Supplied passage Block Start

A team led by UPMC Hillman Cancer Center researchers has identified tumor features associated with resistance to radiotherapy; a development that could be a step toward developing more personalized cancer treatments. Recently published in Nature Communications, the study notes that, with a few isolated exceptions, the cure of solid tumors requires effective local therapy, which translates to a need for radiation, either alone or as part of a treatment package including surgery, "in a vast majority of disease sites" (2021; https://doi.org/10.1038/s41467-021-26570-8).
The authors point out the large number of targeted and immunotherapies that have been introduced throughout the past decade or so, but note that, in nearly all cases, "the only agents available to improve responses to radiation are the cytotoxic chemotherapies that have been in use since the 1980s or earlier."
Because of this, "an effective and minimally toxic radiosensitizer has the potential to, in short order, positively impact hundreds of thousands of patients."
Head and neck squamous-cell carcinoma is one example of this phenomenon, the curative treatment of which has remained largely unchanged in the past two decades, the researchers added, noting that "while [around] 75 percent of patients with head and neck squamous-cell carcinoma require radiation for the treatment of their disease, the recent failure of cetuximab means there are generally no biologically driven radiosensitizers available to improve response and decrease toxicity of this therapy."

Supplied passage Block End
Raw data Block Start

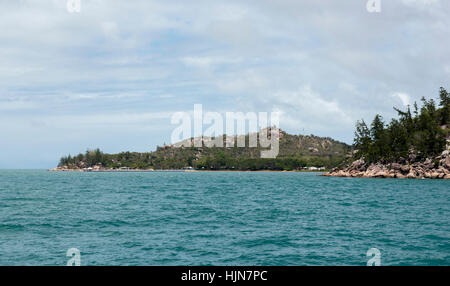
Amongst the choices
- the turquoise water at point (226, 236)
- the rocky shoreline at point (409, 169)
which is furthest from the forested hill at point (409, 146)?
the turquoise water at point (226, 236)

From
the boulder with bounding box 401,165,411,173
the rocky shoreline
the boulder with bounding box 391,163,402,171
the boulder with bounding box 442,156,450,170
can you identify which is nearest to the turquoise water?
the boulder with bounding box 442,156,450,170

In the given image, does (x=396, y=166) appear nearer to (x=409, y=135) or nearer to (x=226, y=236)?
(x=409, y=135)

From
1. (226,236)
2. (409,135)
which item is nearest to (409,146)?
(409,135)

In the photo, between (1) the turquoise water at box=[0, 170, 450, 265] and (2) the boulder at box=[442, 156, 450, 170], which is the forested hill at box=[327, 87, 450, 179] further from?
(1) the turquoise water at box=[0, 170, 450, 265]

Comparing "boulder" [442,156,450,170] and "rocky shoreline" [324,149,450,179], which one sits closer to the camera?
"boulder" [442,156,450,170]

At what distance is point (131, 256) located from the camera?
24.0 meters

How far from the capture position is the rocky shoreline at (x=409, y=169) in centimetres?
14162

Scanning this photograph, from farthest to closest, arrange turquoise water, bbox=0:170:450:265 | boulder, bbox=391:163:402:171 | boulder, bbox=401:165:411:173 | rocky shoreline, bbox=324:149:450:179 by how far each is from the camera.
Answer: boulder, bbox=391:163:402:171 → boulder, bbox=401:165:411:173 → rocky shoreline, bbox=324:149:450:179 → turquoise water, bbox=0:170:450:265

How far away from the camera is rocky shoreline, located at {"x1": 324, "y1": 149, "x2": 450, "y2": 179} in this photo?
142 meters

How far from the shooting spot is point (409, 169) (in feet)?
507

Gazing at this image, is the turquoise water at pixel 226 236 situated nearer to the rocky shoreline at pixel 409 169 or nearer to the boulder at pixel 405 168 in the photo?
the rocky shoreline at pixel 409 169

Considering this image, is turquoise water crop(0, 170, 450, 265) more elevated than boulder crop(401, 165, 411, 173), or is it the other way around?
boulder crop(401, 165, 411, 173)
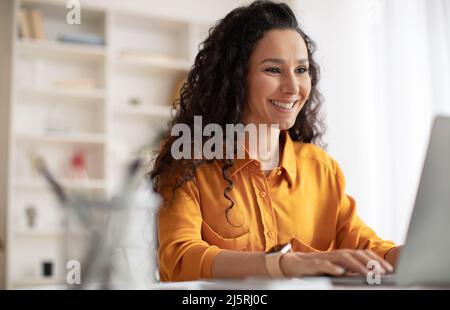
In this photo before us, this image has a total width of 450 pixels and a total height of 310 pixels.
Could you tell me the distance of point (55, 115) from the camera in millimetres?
3818

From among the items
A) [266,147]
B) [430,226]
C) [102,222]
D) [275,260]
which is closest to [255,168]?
[266,147]

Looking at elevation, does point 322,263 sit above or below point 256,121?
below

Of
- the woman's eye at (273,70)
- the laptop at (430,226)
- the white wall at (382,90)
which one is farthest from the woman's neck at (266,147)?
the white wall at (382,90)

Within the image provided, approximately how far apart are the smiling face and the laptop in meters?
0.58

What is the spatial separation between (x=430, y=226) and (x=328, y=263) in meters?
0.15

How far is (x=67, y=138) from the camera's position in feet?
12.1

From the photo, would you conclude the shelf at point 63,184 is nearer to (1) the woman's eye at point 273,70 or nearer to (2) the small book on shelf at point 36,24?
(2) the small book on shelf at point 36,24

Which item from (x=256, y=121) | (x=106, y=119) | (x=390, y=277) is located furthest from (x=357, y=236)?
(x=106, y=119)

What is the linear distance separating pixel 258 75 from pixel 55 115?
9.03ft

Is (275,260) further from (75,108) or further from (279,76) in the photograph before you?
(75,108)

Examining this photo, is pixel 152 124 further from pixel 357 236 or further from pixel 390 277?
pixel 390 277

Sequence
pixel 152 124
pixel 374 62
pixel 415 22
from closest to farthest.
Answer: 1. pixel 415 22
2. pixel 374 62
3. pixel 152 124

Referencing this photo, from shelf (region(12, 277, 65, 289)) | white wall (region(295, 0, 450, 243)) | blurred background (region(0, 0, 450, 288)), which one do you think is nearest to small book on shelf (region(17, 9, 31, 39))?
blurred background (region(0, 0, 450, 288))

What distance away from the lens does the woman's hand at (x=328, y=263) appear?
805mm
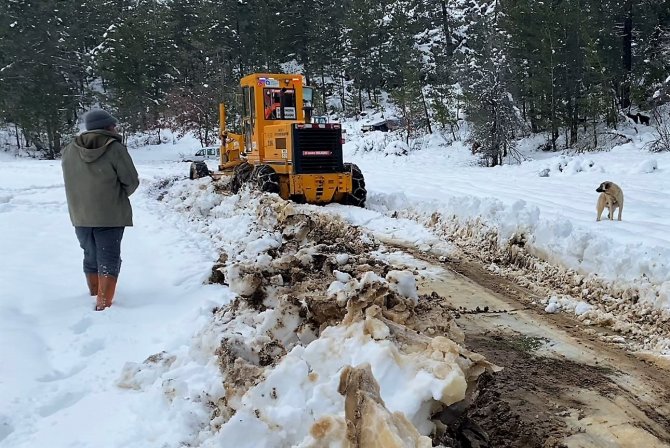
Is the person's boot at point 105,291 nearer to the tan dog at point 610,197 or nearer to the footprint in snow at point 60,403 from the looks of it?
the footprint in snow at point 60,403

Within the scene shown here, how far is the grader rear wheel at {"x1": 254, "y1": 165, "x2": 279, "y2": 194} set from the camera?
35.9ft

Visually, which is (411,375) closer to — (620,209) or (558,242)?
(558,242)

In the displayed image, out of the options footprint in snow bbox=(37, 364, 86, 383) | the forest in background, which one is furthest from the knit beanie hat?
the forest in background

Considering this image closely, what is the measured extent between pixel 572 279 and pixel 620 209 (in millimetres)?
2572

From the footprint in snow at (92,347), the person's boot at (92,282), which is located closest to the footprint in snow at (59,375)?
the footprint in snow at (92,347)

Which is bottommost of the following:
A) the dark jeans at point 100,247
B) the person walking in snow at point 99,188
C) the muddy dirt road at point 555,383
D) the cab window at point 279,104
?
the muddy dirt road at point 555,383

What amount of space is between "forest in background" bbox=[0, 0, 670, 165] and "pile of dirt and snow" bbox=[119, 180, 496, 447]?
20.4 metres

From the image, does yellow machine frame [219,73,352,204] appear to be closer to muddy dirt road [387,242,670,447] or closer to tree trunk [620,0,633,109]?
muddy dirt road [387,242,670,447]

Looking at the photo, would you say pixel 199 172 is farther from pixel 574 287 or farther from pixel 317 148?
pixel 574 287

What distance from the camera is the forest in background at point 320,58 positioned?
23453 mm

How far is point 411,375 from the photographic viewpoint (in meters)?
2.61

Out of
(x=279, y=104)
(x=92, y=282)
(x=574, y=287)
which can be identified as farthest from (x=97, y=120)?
(x=279, y=104)

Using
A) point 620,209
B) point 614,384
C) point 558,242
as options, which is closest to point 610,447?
point 614,384

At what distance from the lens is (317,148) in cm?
1140
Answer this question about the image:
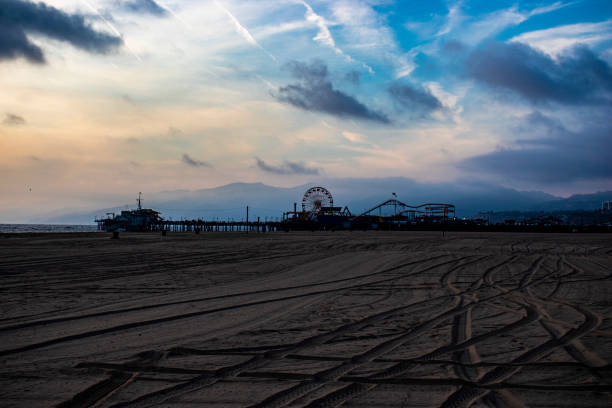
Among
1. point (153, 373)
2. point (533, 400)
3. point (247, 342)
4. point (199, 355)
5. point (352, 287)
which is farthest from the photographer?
point (352, 287)

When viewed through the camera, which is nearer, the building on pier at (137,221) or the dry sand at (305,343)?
the dry sand at (305,343)

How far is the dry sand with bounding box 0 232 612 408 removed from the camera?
10.2 ft

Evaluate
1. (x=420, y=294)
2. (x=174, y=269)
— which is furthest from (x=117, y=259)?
(x=420, y=294)

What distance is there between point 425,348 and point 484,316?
2.05 meters

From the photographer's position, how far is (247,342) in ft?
14.7

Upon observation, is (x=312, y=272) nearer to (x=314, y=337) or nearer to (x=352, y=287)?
(x=352, y=287)

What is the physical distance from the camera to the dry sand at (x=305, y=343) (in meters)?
3.10

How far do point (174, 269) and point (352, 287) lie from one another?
5.52 meters

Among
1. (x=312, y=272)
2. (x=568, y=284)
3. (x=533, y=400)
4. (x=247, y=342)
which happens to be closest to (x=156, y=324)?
(x=247, y=342)

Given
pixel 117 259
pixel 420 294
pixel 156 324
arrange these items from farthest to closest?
pixel 117 259 < pixel 420 294 < pixel 156 324

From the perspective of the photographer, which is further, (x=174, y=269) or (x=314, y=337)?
(x=174, y=269)

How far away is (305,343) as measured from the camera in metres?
4.41

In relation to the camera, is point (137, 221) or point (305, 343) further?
point (137, 221)

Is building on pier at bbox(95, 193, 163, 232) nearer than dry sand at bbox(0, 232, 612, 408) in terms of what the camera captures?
No
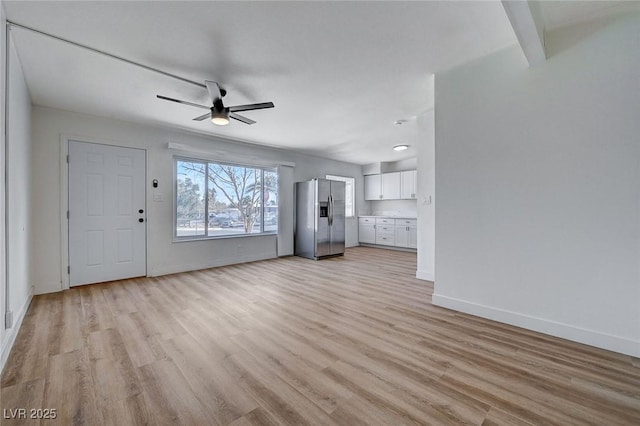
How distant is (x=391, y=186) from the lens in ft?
25.0

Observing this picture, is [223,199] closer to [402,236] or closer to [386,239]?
[386,239]

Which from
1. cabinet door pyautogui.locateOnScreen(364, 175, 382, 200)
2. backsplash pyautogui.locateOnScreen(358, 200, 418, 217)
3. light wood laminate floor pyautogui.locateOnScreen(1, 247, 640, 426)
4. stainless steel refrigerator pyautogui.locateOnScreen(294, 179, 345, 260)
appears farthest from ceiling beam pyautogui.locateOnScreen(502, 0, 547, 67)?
cabinet door pyautogui.locateOnScreen(364, 175, 382, 200)

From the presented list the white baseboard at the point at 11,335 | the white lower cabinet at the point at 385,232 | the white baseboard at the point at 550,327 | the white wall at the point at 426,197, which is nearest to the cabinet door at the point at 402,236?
the white lower cabinet at the point at 385,232

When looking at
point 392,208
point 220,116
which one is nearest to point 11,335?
point 220,116

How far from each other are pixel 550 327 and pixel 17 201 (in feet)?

Raw data Block End

> [Try it]: For each statement, say yes or no depending on whether it agrees with the radiotherapy passage, and quote the words of the passage that decide it. 1. The study appeared in Nature Communications. 2. The curative treatment of head and neck squamous-cell carcinoma has changed greatly over the past two decades. 3. Around 75 percent of patients with head and neck squamous-cell carcinoma require radiation for the treatment of their disease. The records were drawn from a different source than the text.

> [Problem solution]:
1. Yes: "Recently published in Nature Communications"
2. No: "the curative treatment of which has remained largely unchanged in the past two decades"
3. Yes: "while [around] 75 percent of patients with head and neck squamous-cell carcinoma require radiation for the treatment of their disease"